When people treat animals with kindness and feed them, they become friendly. Pintu is proof of the behaviour. Treat animals with kindness. If you give love, you receive unlimited love in return.

— Priyal Akhouri Singh, Kritagya Group founder, June 2026

What movement is worth

The word that appears throughout every account of Pintu's recovery is the same one that runs through almost everything significant about dogs: movement. The moment her legs began to work in the lake is the moment everything changed. Not the diagnosis. Not the medication. The first movement.

There is something in this that extends well beyond veterinary rehabilitation. Dogs need to move the way humans need to breathe. Not to survive, exactly, but to be fully themselves. The stray dogs that Kritagya Group treat are often dogs who have never known a routine walk, a leash, a familiar street. Pintu had no owner and no route. She had the road where she was found, and then the lake where she began to come back.

Priyal Akhouri Singh with Pintu during recovery.
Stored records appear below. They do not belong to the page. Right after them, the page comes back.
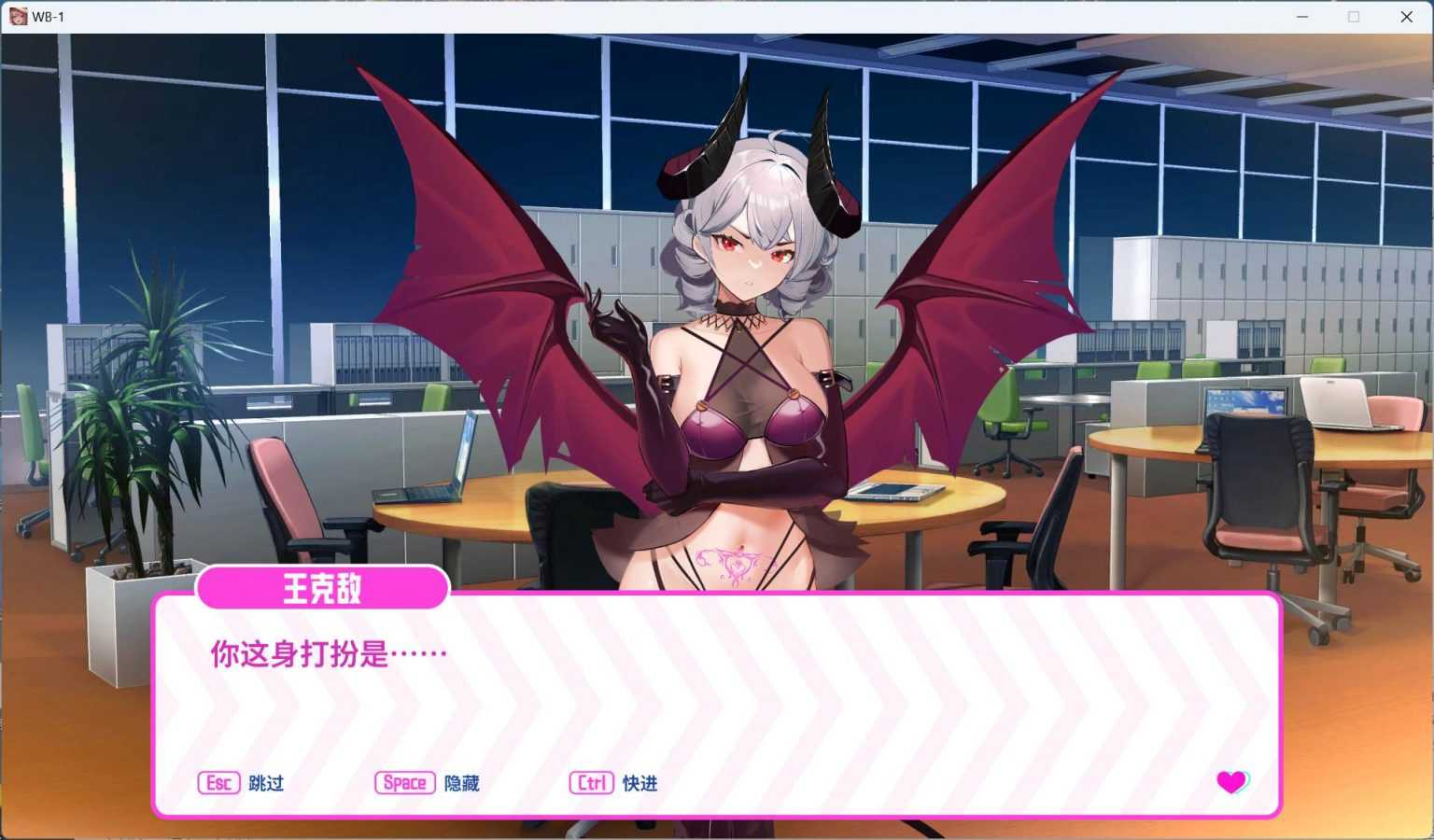 【互动SLG/中文/动态】Girls of the Lust City and the Avenger~欲望都市的少女与复仇者 官方中文步兵版【新作/1.4G】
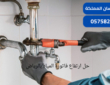 حل ارتفاع فاتورة المياه بالرياض| 0575821008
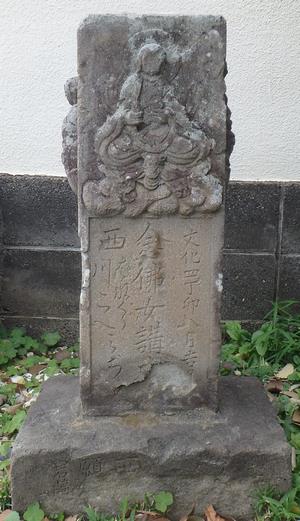 西堀の三菩薩像道標
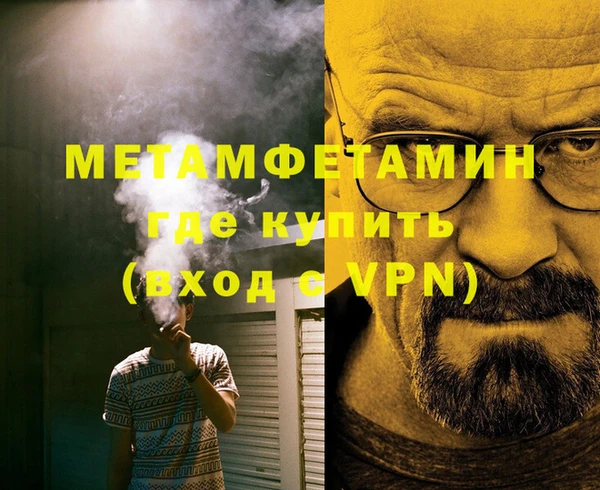 jwh Абаза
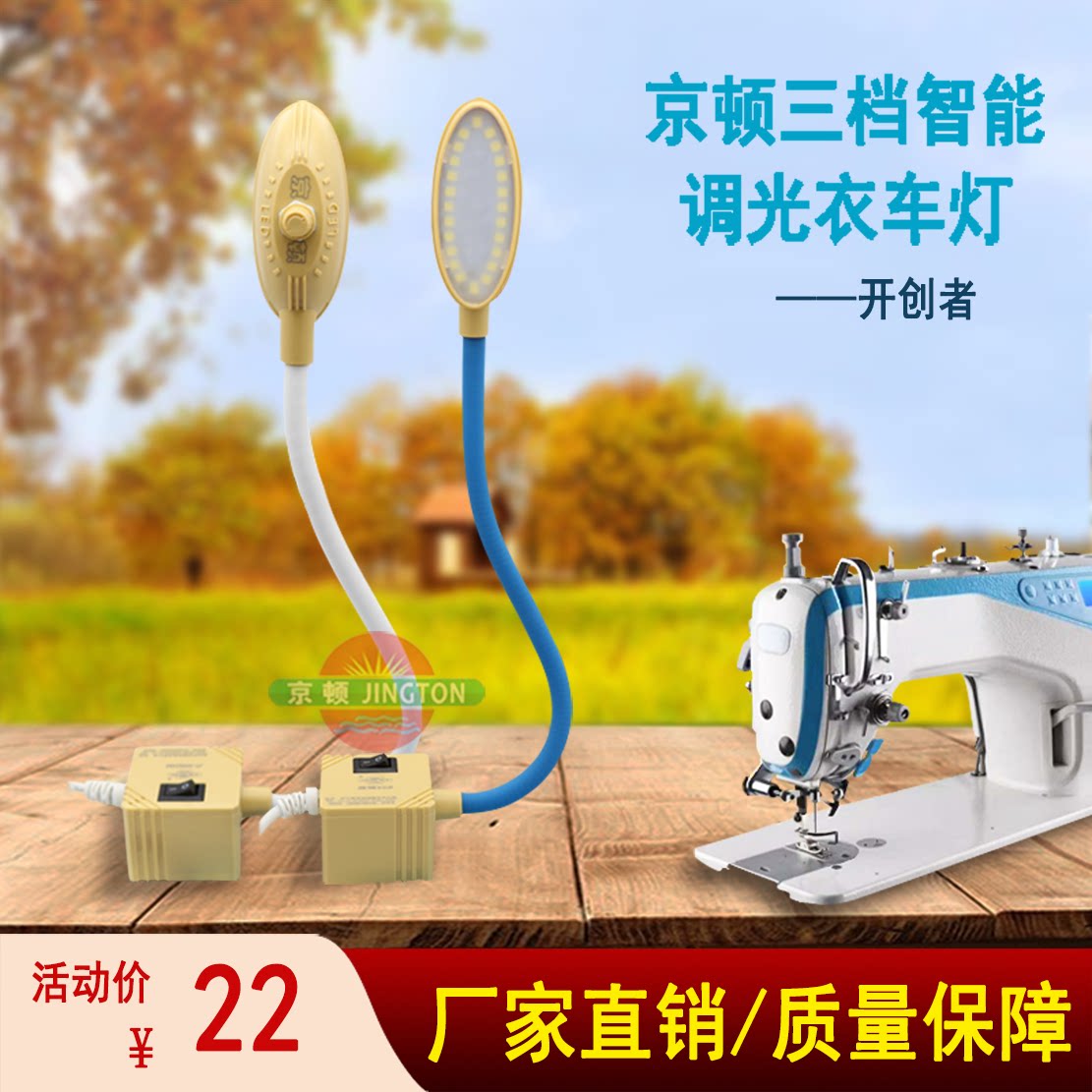 Kyoton Mighty Coat Lights LED Suction Iron Industry Bright Eye Sewing Machine Light Flat Car Lights Work Light Dimming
Photo: Kritagya Group / Times of India

Somewhere out in Hazaribag right now, Pintu is doing whatever stray dogs do in the heat of an Indian June. She is walking on four working legs. She ran at Okni lake while the neighbors watched. She had no idea what it had cost to get her there, no idea that twelve people had taken turns carrying her to a shoreline, had held her in shallow water until she found out she could move.

She just ran. And that was enough for everyone who watched.